# Win a Marineland Canister Filter



## trenac (Jul 16, 2004)

http://www.marinelandc-series.com/


----------



## JanS (Apr 14, 2004)

Thanks Trena. I filled it out, and it didn't take long.


----------



## Paul Higashikawa (Mar 18, 2004)

It's very kind of you to share this with us If it turns out the lucky winner is one of us at APC, definitely do a post to let us know how this canister filter fares!


----------



## skincareaddicted (Mar 19, 2007)

Thanks Trena, I filled it out too. Good luck to everyone.


----------



## will5 (Oct 26, 2005)

I filled it out to. I have never had a canister filter so i really hope i win.


----------



## Squawkbert (Jan 3, 2007)

In.









Did I win yet?


----------



## Adragontattoo (Jun 3, 2007)

*taps foot impatiently*

Did I win yet?


----------



## ShortFin (Jan 13, 2006)

I WON! I WON! I WON! j/k.
I'm in. Thanks.


----------



## tfmcder (Feb 22, 2006)

Thanks for the link, I'm entering a little late but what the hey...right?


----------



## sprwoman1 (Jun 18, 2007)

Did anyone win yet?


----------



## Gilraen Took (Apr 19, 2007)

Yeah, when is that over?


----------



## Squawkbert (Jan 3, 2007)

From the "Official Rules"


> blah, blah, blah...Void in Puerto Rico and where prohibited or restricted by law. Sweepstakes begins at 12:00:01 AM Central Time ("CT"), March 1, 2007 and ends at 11:59:59 PM CT, *June 30, 2007* ("Sweepstakes Period").


----------



## Squawkbert (Jan 3, 2007)

Winners supposed to be posted at www.marinelandc-series.com but it still comes up as the entry form.


----------



## foom (Jun 12, 2007)

Thanks Trena. Looks like it's too late to enter. LOL


----------



## Squawkbert (Jan 3, 2007)

I emailed them again about not having posted the winners yet.


----------



## Squawkbert (Jan 3, 2007)

http://www.marineland.com/about_us/about_contact.asp

Go here, pick an email address and remind 'em it's AUGUST already. I've done it to the info addy, but they're ignoring me. Strength in numbers and all that.

I think their webmaster may have taken a hike as the contest form is still up.


----------



## modster (Jun 16, 2007)

the chances are there isnt a winner :-(


----------



## will5 (Oct 26, 2005)

There was a winner see here-

http://www.plantedtank.net/forums/lounge/50151-i-won.html

Lucky son of a gun.


----------



## Squawkbert (Jan 3, 2007)

Wow - I finally heard from someone there...



> Hello,
> When the new website is done.
> Regards,
> Robert Huber
> ...


I feel much better now out:
(keep on 'em)


----------



## Squawkbert (Jan 3, 2007)

Well, they're redoing their website, so at least they took the entry form down. No mention of winners to be found.

Have any of you heard anything?


----------



## trenac (Jul 16, 2004)

I've heard nothing


----------



## sprwoman1 (Jun 18, 2007)

Is there a winners list yet?


----------



## Squawkbert (Jan 3, 2007)

I sent another inquiry today.


----------

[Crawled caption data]
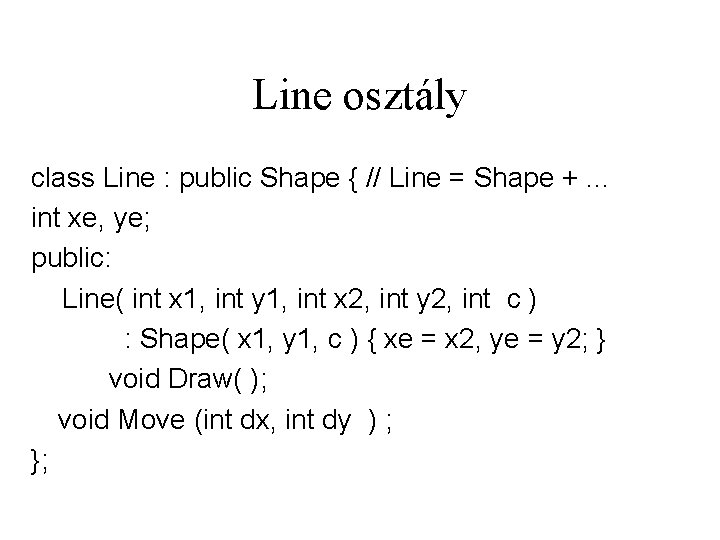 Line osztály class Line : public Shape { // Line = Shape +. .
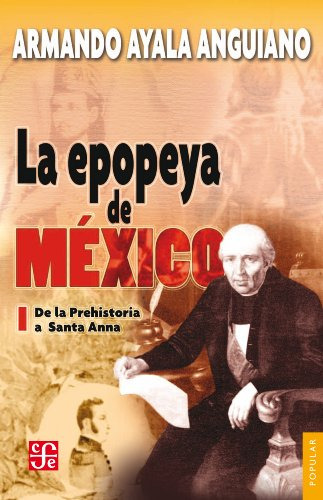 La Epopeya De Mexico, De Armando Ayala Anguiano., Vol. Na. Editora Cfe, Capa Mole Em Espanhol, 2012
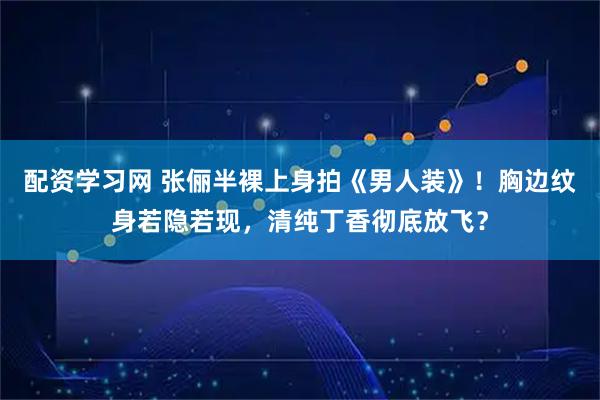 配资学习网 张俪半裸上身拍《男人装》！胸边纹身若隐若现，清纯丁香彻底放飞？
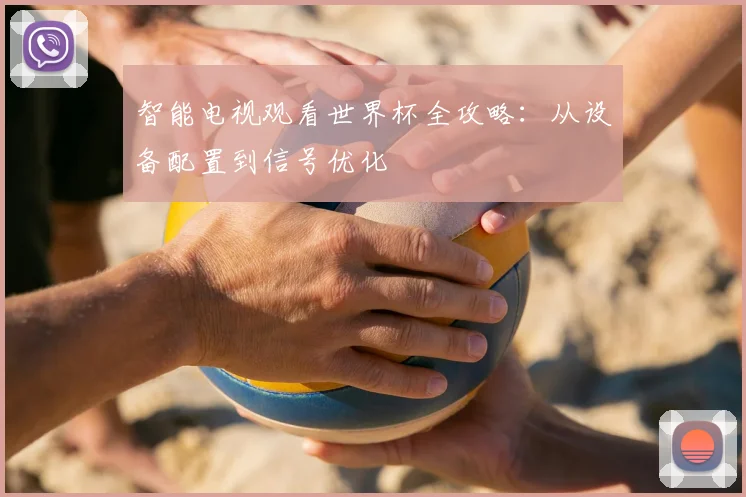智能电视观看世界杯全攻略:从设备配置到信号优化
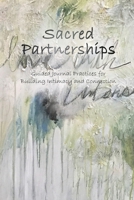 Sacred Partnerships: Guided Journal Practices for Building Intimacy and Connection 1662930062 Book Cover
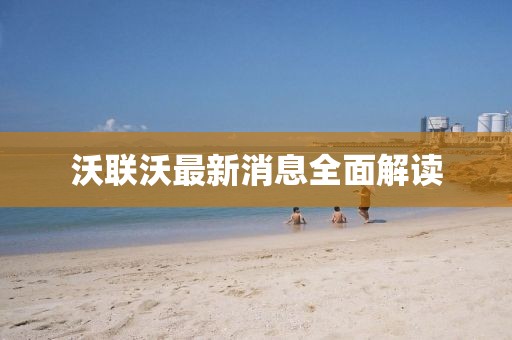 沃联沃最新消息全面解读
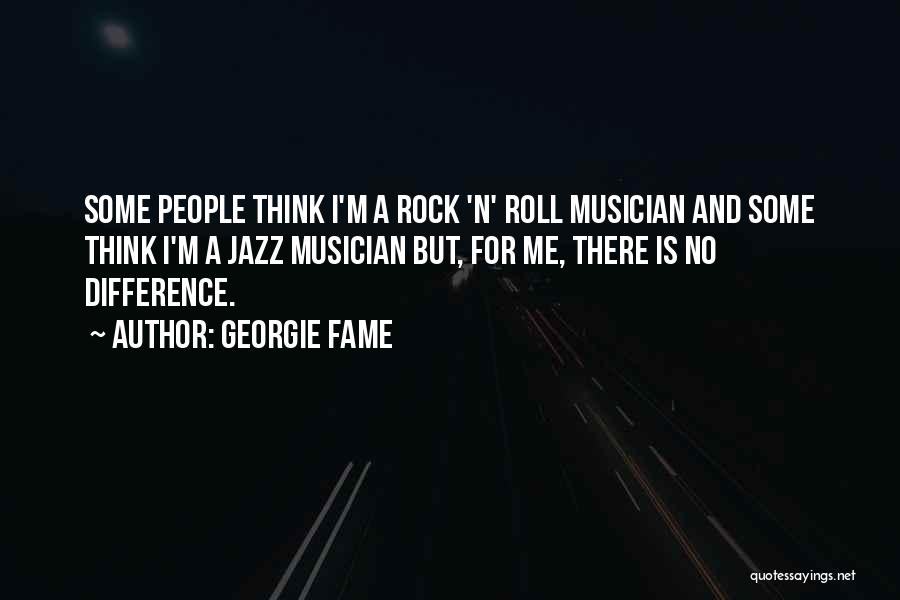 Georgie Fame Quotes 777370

---

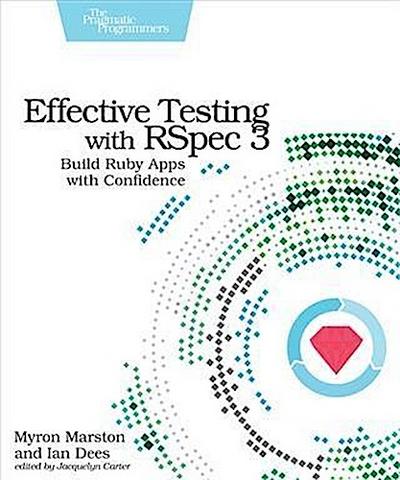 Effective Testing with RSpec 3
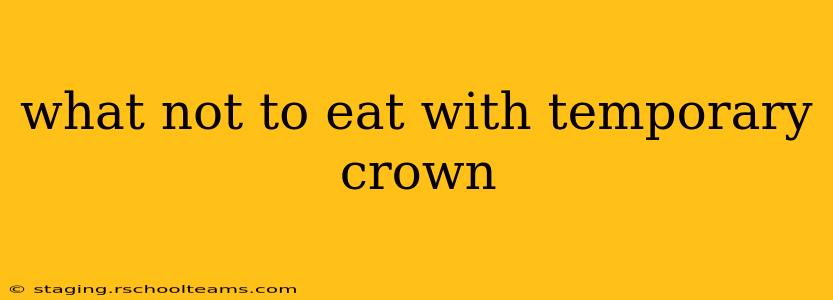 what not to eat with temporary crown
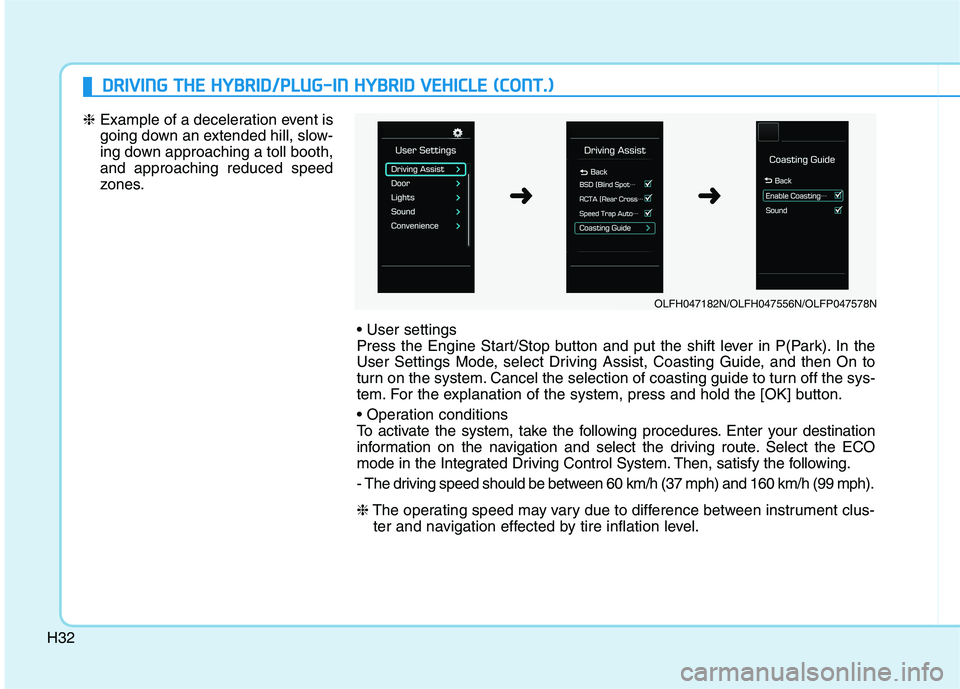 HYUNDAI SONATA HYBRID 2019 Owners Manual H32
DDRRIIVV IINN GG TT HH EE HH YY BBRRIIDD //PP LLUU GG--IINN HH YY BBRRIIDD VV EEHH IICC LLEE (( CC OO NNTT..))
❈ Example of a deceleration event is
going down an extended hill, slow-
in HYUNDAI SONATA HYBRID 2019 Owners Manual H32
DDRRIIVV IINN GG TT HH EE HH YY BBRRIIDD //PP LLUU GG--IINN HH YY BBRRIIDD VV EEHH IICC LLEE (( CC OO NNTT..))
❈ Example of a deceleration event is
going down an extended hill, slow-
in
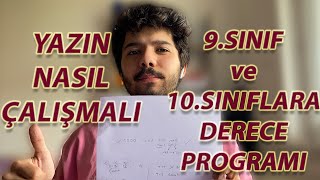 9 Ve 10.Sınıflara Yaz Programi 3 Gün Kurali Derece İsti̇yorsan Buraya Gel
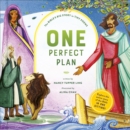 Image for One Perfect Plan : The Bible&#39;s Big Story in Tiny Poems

> **Work instructions**:
[1] Using the filter sweepstakes thread, decide whether each statement agrees with it: (a) the quoted official rules make the sweepstakes void in Puerto Rico; (b) will5 says they have owned a canister filter before; (c) after the website was redone, the winners were listed on it. Give yes or no for each, with the deciding words of the thread quoted.
[2] Reproduce the stretch of the filter sweepstakes thread from "Go here, pick" through "and all that.".

> **Completed exercise**:
[1]
(a) Yes: "Void in Puerto Rico and where prohibited or restricted by law."
(b) No: "I have never had a canister filter so i really hope i win."
(c) No: "No mention of winners to be found."

[2]
Go here, pick an email address and remind 'em it's AUGUST already. I've done it to the info addy, but they're ignoring me. Strength in numbers and all that.